W. B. Yeats was an Irish poet born in Dublin. He spent some of his youth in London, returning with his parents and siblings to Ireland in 1881, only to return to London again with his family in 1887.
Yeats always felt his vocation to be that of a poet. His first poems were published in 1885 in the Dublin University Review. This was the beginning of an extremely large oeuvre of poetry and plays. Outside of his writing, he was interested in theosophy and was a member of the Golden Dawn, as well as holding membership to many literary and hermetic clubs. He was friends with fellow poet Ezra Pound, and was awarded the Nobel Prize for Poetry in 1923.
Yeats is known for the contradictions in both his life and work, particularly between his Romanticism and his Modernism. He saw himself as one of the ‘last Romantics’, but is also situated as part of the Modernist movement as well.
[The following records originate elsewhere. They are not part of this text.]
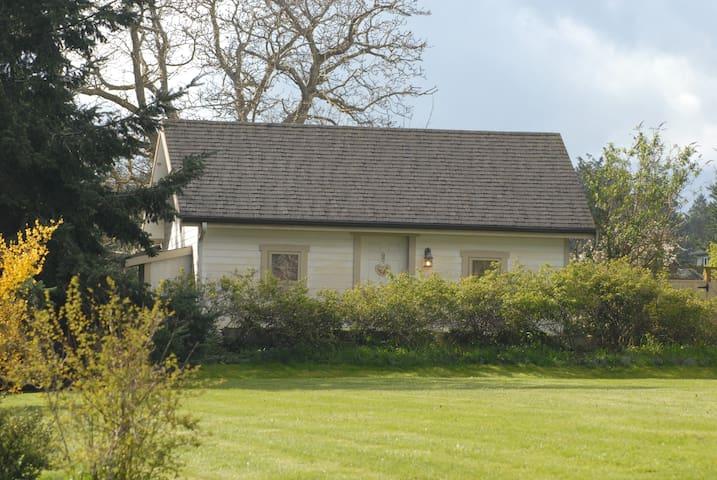 Charming Cape Cod Style Cottage #2 - Coupeville - Chalet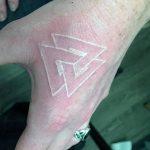 фото Белые тату от 19.02.2018 №005 - White Tattoo - tattoo-photo.ru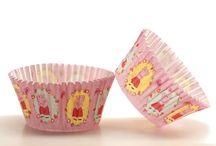 Baking Cups / Cupcake papiertjes in verschillende thema's en kleuren.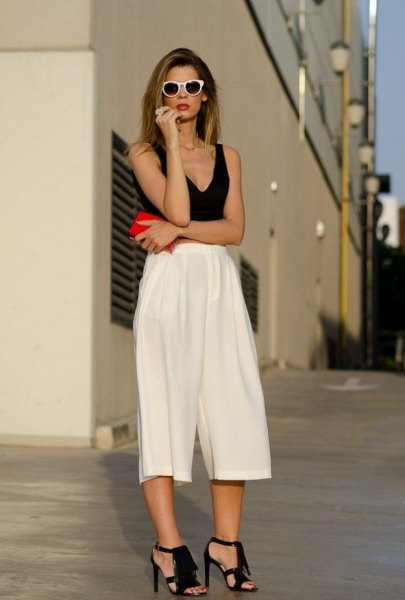v neck tank top white pleaded culottes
His identification with Romanticism is evident in his work through the celebration of Irish myth and legend, the supernatural and pastoral themes. “The Lake Isle of Innisfree” (1890) is a poem that is connected to this period, where Yeats idealises a small lake island from his youth as a place of escape.
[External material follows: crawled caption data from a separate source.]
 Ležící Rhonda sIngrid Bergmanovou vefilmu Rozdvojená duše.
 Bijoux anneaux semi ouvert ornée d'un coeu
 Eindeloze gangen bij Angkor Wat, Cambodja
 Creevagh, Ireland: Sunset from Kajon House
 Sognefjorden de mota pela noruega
He later began to write poetry in a more Modernist style as a response to the new world with the advent of the First World War, as well as the turbulence he was witnessing in Ireland’s civil war which was also flaring up at that time. The poems that are associated with this style begin with his collection Responsibilities (1914). The poem “September 1913” is a hallmark of Yeats’ Modernist style, as it engages with the present rather than the past as found in his Romantic poetry, though it does compare the present unfavourably with the past.
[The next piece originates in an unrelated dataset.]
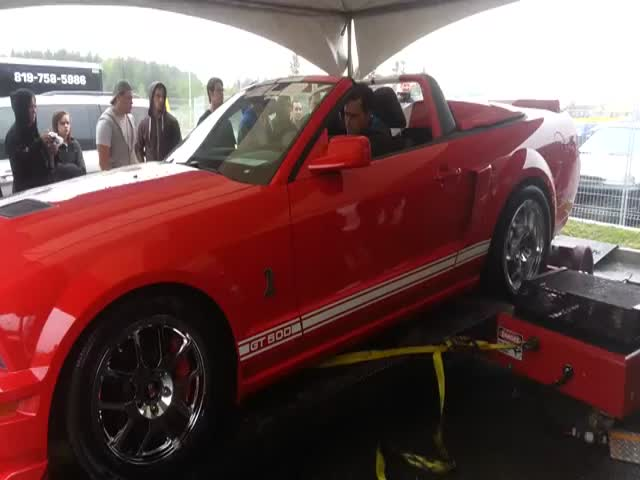 Shelby GT500 Destroys a Dyno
He was also contradictory in his relationship with Ireland. He was both patriotic towards and heavily critical of his home country. He strongly supported independence from Britain, but was appalled at the violence that was used to try and achieve it. His poem "The Second Coming" describes his feeling that events were spinning out of control, that the worst and most violent elements had the upper hand, and that 2000 years of Christian civilisation may be at an end.
Yeats became a monumental fixture in modern poetry. His critical reputation was secured when T. S. Eliot gave a lecture entitled “The Poetry of W. B. Yeats” at the Abbey Theatre in June 1940. There has been consistent scholarship on his poetry ever since.